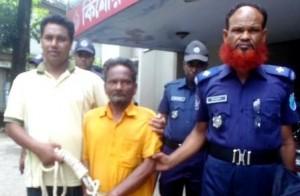 Kishoreganj war criminal arrested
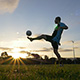 Soccer (Football) Player Juggles Ball At Sunset 2 - VideoHive Item for Sale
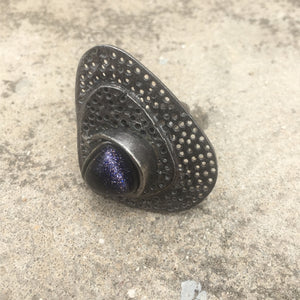 Purple Sunstone Ring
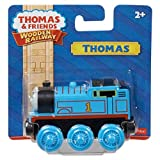 Thomas Tank Engine Thomas Madera 2+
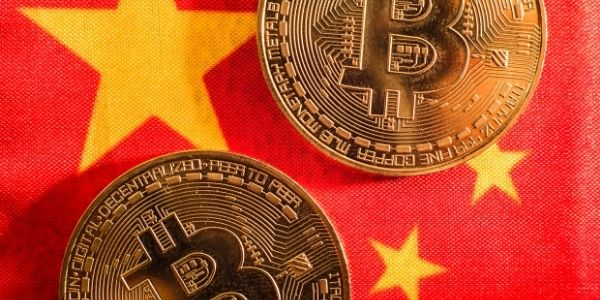 Cryptocurrency-Hebei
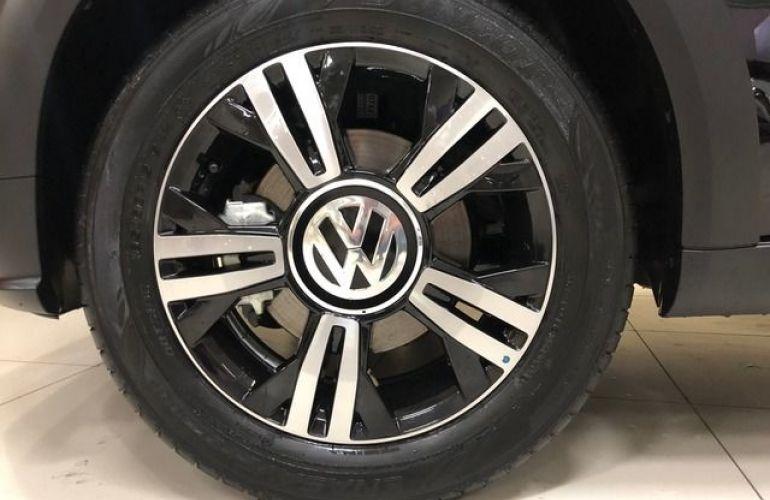 Volkswagen up! XTREME 1.0 170 TSI TOTAL Flex - Foto #8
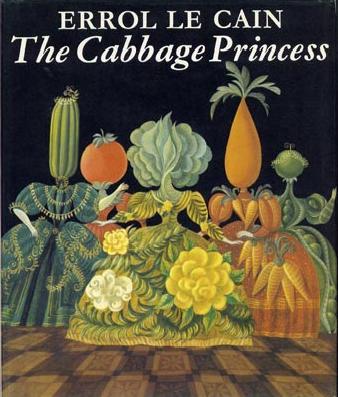 The Cabbage Princess.JPG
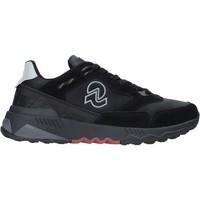 Zapatos Hombre Zapatillas bajas Invicta CM02001A Negro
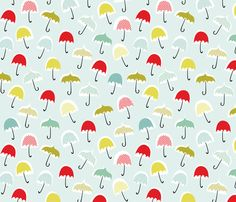 Umbrellas fabric by happygoluckycreations on Spoonflower - custom fabric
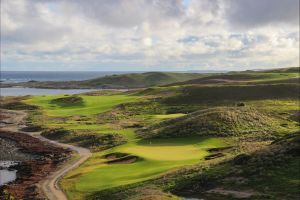 Ocean Dunes Golf Links King Island - Accommodation Bookings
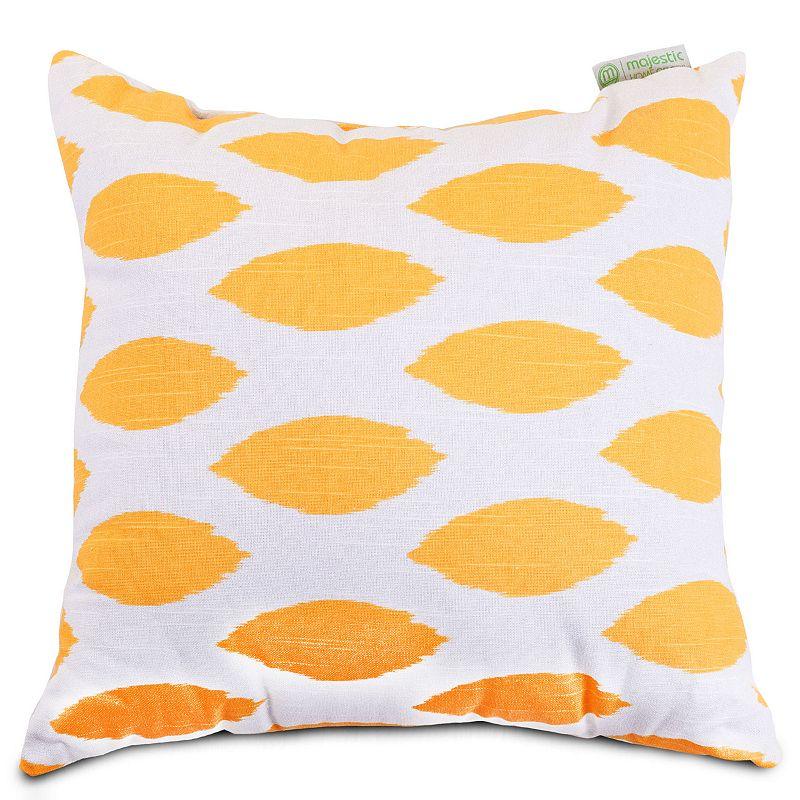Majestic Home Goods Alli Large Decorative Pillow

▶ [Task requirements]
Return every record exactly, without the pictures.

▶ [Task result]
 Kishoreganj war criminal arrested
 Soccer (Football) Player Juggles Ball At Sunset 2 - VideoHive Item for Sale
 Purple Sunstone Ring
 Thomas Tank Engine Thomas Madera 2+
 Cryptocurrency-Hebei
 Volkswagen up! XTREME 1.0 170 TSI TOTAL Flex - Foto #8
 The Cabbage Princess.JPG
 Zapatos Hombre Zapatillas bajas Invicta CM02001A Negro
 Umbrellas fabric by happygoluckycreations on Spoonflower - custom fabric
 Ocean Dunes Golf Links King Island - Accommodation Bookings
Majestic Home Goods Alli Large Decorative Pillow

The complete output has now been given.